WHAT YOU SHOULD DO: Will you retype the entries word for word, starting at the line that contains "How large is" and continuing through the last line of the entries?

RECORDS FOR THE TASK:
◇ ◇ ◇ ◇ ◇ ◇ ◇

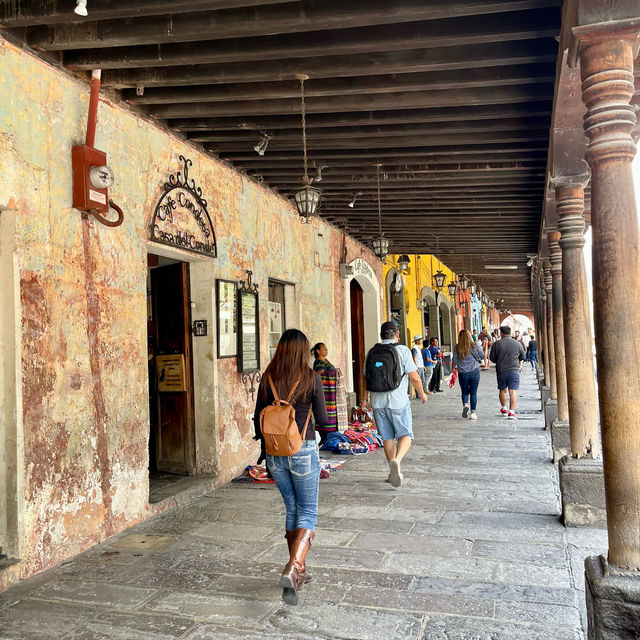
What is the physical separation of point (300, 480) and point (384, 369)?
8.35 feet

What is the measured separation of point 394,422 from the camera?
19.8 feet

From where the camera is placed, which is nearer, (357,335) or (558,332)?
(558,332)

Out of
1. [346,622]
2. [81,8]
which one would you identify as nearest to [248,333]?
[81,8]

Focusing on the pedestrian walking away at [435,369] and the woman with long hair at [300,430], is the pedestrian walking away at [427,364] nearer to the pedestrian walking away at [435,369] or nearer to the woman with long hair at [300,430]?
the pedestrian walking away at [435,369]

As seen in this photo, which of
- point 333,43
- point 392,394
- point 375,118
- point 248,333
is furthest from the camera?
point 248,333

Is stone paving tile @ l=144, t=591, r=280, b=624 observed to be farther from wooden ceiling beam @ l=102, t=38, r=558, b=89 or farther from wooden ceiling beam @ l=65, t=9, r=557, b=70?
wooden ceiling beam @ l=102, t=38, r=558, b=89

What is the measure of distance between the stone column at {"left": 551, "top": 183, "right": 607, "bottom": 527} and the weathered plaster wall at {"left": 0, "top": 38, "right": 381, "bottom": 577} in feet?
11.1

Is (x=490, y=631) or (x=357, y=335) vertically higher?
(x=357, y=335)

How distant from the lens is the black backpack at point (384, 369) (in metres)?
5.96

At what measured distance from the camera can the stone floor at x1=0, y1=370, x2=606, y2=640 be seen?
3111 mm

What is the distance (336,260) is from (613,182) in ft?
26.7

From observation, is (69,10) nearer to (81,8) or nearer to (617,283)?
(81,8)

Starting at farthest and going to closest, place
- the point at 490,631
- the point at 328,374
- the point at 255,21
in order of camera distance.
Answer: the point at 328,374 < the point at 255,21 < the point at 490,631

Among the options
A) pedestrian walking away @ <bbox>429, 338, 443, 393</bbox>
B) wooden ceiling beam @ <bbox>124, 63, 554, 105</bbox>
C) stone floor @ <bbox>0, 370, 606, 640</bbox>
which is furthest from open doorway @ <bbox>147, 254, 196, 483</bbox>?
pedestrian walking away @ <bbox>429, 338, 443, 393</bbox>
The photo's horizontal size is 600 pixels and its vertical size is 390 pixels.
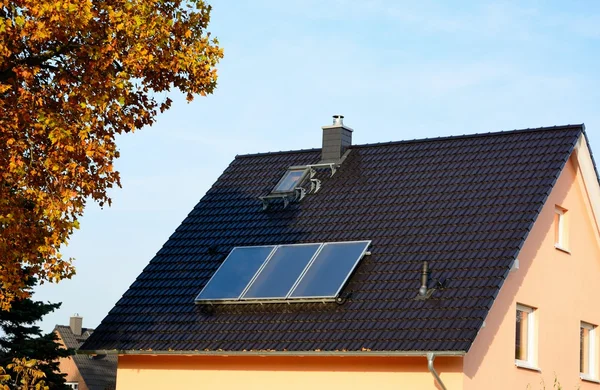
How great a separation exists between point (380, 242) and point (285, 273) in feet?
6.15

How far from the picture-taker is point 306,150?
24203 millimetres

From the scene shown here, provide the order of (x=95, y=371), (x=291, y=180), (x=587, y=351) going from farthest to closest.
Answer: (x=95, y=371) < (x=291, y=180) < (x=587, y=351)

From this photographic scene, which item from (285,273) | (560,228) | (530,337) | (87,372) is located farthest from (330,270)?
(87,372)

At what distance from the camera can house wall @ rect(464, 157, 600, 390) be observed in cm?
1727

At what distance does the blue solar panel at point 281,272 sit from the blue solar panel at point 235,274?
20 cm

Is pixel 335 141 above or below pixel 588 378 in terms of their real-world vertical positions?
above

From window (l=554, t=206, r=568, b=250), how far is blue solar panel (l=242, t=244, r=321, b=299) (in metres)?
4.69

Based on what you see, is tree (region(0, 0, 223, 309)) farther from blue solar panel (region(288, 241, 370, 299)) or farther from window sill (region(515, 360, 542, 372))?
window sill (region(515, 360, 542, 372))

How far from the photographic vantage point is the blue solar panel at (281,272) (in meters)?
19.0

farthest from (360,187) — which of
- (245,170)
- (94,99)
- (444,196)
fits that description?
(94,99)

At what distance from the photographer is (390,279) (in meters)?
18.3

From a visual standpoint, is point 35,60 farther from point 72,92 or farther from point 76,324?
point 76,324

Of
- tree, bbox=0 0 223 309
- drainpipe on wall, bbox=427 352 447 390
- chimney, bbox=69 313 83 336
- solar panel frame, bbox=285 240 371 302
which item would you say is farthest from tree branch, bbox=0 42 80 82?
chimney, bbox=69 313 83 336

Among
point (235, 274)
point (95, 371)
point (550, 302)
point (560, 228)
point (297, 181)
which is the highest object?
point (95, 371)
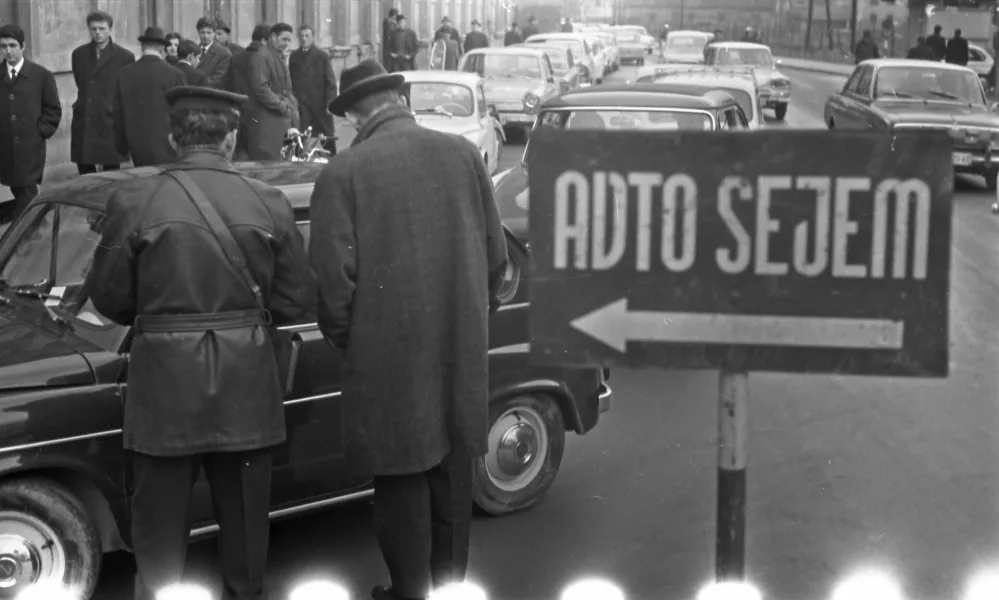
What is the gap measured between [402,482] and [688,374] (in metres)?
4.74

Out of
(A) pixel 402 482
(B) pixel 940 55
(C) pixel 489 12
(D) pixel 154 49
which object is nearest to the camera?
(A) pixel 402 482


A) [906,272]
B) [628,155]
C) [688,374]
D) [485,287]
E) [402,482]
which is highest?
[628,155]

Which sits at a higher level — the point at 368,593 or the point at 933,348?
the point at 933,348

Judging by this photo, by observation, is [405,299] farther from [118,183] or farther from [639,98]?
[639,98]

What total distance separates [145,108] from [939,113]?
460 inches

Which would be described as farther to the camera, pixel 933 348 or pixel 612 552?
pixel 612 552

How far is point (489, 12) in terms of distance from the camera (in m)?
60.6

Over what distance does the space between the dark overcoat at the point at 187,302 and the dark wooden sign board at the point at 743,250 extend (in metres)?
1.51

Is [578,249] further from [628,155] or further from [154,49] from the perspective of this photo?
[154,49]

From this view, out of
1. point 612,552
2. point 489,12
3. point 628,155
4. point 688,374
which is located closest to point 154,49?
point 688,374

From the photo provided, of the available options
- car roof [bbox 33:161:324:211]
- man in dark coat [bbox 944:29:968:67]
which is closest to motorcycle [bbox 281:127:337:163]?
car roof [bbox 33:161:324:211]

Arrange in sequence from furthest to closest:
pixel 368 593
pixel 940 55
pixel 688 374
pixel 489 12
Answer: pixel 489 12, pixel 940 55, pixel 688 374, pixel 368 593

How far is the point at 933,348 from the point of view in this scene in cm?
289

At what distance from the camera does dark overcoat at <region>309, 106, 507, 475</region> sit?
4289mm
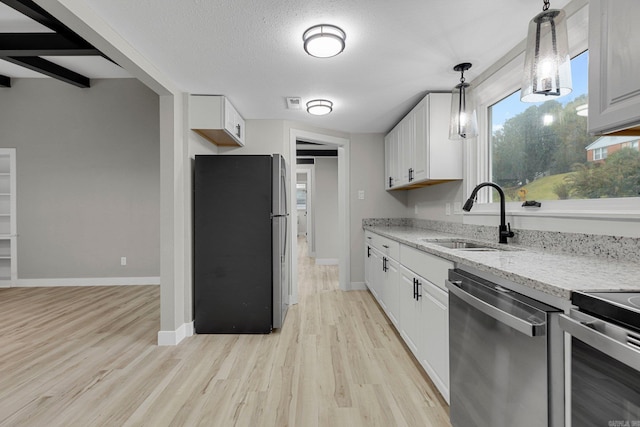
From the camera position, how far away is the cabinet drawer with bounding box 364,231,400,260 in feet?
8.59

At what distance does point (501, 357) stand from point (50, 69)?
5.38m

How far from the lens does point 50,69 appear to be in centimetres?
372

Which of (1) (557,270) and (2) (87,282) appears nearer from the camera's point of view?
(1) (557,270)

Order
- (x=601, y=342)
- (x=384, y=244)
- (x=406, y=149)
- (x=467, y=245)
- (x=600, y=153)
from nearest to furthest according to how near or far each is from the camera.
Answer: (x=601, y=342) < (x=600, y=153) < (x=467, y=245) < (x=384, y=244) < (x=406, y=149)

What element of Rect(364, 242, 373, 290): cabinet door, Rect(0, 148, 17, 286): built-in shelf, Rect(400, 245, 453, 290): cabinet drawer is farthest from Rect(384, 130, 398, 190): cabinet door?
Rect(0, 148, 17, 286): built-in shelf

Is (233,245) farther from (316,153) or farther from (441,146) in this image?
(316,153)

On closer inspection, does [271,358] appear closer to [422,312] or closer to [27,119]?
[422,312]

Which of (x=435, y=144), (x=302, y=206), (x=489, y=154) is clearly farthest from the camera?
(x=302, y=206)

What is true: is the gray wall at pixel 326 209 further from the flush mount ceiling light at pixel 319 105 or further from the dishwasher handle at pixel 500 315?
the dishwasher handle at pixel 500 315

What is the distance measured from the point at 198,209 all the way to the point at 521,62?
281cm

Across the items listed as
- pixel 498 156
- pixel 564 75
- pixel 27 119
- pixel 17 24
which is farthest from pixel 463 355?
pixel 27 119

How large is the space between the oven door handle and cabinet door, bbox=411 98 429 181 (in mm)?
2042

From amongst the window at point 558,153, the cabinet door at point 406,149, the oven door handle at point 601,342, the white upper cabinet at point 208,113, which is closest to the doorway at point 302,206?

◇ ◇ ◇ ◇ ◇ ◇ ◇

ANSWER TO THIS TASK:
How large is the space between the oven door handle and cabinet door, bbox=411 98 429 181 (in mm)?
2042

From amongst the window at point 558,153, the cabinet door at point 406,149, the oven door handle at point 601,342, the white upper cabinet at point 208,113, which is closest to the doorway at point 302,206?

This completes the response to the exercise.